REQUEST: Which of the lines below contain the string "wall"? Pick out every such line, treating uppercase and lowercase letters as different.
....
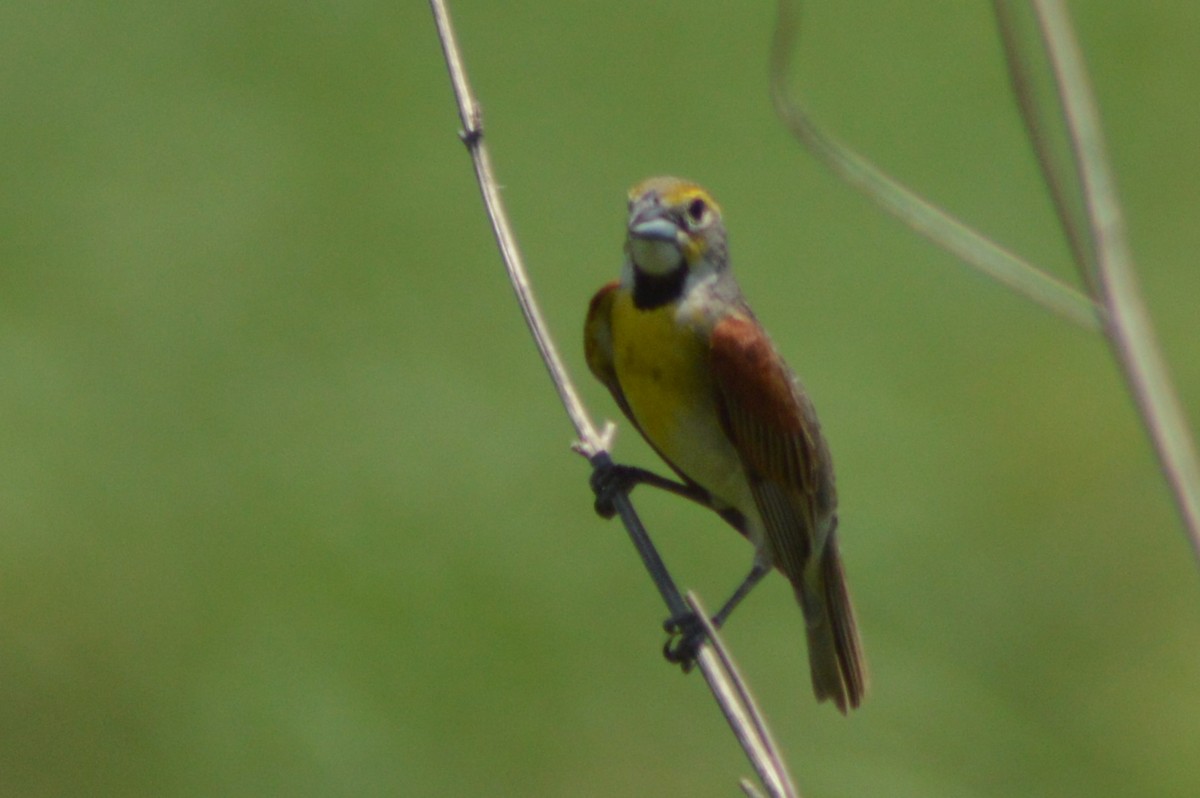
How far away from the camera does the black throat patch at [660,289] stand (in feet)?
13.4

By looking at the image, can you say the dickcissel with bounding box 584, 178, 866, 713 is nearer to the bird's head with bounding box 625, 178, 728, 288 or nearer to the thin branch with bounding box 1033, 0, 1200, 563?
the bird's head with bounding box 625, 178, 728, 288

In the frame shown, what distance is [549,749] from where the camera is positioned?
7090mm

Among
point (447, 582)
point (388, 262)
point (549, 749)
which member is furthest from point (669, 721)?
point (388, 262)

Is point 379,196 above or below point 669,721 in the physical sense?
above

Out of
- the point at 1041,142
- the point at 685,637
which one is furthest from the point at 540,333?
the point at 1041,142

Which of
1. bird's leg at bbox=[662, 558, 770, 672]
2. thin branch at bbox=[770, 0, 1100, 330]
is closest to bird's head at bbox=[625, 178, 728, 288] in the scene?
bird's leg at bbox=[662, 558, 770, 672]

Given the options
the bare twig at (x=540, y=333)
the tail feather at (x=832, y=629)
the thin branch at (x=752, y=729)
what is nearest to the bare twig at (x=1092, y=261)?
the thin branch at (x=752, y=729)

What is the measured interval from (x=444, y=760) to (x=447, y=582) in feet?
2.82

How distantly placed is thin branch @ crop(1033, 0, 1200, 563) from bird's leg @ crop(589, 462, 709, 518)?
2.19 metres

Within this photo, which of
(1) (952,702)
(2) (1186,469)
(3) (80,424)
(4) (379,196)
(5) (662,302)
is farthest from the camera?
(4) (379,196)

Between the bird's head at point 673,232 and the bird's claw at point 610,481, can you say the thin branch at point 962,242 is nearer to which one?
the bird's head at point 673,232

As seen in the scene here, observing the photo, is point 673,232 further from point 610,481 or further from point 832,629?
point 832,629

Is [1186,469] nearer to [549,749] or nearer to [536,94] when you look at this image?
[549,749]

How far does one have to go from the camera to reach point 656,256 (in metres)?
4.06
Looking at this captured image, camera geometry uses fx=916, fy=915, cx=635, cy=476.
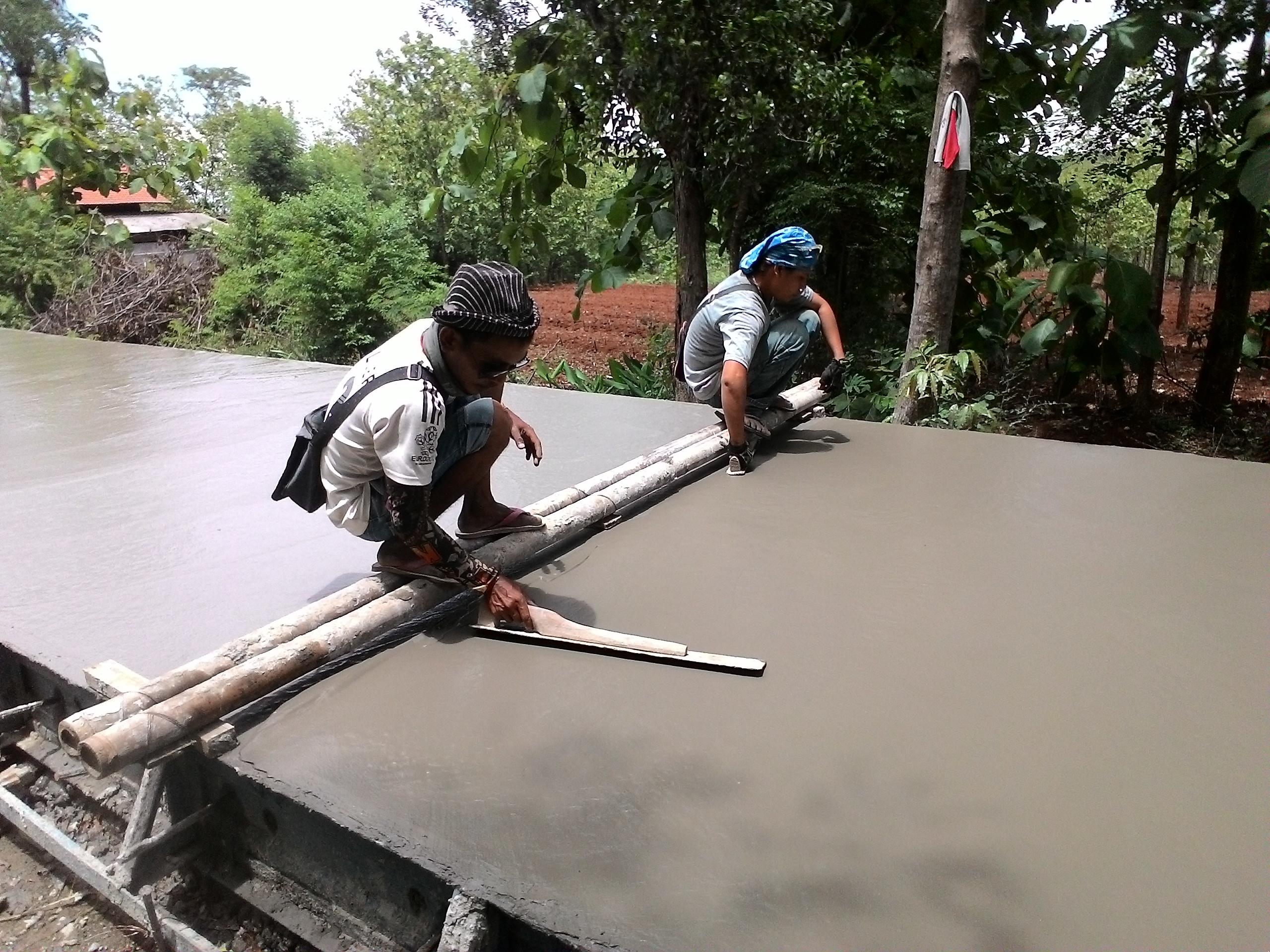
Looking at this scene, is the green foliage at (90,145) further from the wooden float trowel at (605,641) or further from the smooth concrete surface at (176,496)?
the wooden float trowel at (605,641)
....
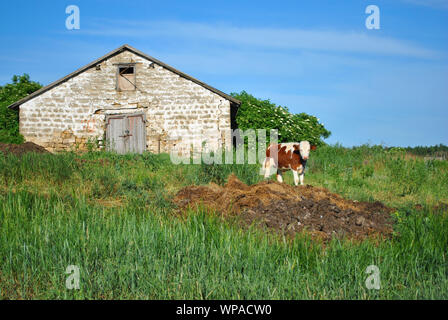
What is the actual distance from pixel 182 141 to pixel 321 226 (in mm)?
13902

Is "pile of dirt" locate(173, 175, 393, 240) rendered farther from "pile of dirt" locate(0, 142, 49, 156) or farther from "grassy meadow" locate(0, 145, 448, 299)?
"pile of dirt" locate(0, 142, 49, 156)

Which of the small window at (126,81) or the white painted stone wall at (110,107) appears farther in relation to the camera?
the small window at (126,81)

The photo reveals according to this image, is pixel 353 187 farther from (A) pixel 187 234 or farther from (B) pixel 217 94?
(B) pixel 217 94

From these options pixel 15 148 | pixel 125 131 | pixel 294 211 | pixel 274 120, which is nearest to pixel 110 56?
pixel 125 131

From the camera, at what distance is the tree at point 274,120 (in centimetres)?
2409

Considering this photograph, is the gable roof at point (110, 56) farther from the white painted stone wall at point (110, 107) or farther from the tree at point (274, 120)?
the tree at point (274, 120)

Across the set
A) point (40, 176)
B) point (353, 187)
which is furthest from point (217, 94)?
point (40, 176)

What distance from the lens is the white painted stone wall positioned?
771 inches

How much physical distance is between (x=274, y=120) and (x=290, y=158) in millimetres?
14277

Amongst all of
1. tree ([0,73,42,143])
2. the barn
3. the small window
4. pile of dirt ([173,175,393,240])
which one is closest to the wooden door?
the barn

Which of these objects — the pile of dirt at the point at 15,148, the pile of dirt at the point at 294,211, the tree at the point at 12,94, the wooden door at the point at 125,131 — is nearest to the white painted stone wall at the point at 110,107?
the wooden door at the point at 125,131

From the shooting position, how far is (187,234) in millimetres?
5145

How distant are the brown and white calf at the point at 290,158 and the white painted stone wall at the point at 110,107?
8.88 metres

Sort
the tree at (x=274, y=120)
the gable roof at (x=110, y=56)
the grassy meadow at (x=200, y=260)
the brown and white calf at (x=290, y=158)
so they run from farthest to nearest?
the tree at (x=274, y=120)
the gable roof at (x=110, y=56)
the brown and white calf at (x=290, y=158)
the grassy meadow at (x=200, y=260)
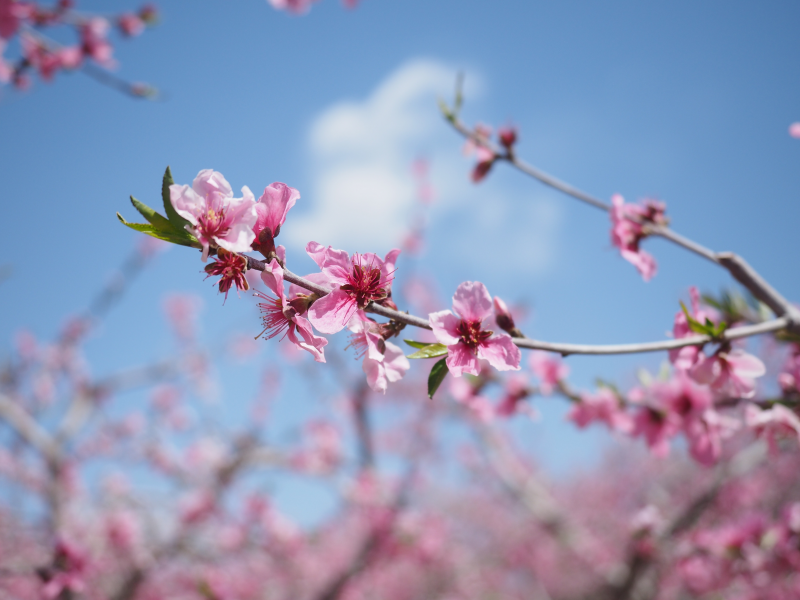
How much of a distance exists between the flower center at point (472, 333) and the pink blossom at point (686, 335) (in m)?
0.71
....
THE OUTPUT:
Which of the small window at (126,81) or the white painted stone wall at (110,107) appears farther in relation to the camera?
Considering this photograph, is the gable roof at point (110, 56) farther from the white painted stone wall at point (110, 107) or farther from the tree at point (274, 120)?
What distance from the lens is the white painted stone wall positioned?
Which of these objects — the pile of dirt at the point at 15,148, the pile of dirt at the point at 294,211, the tree at the point at 12,94, the wooden door at the point at 125,131 — is nearest to the white painted stone wall at the point at 110,107?
How distant are the brown and white calf at the point at 290,158 and the white painted stone wall at the point at 110,107?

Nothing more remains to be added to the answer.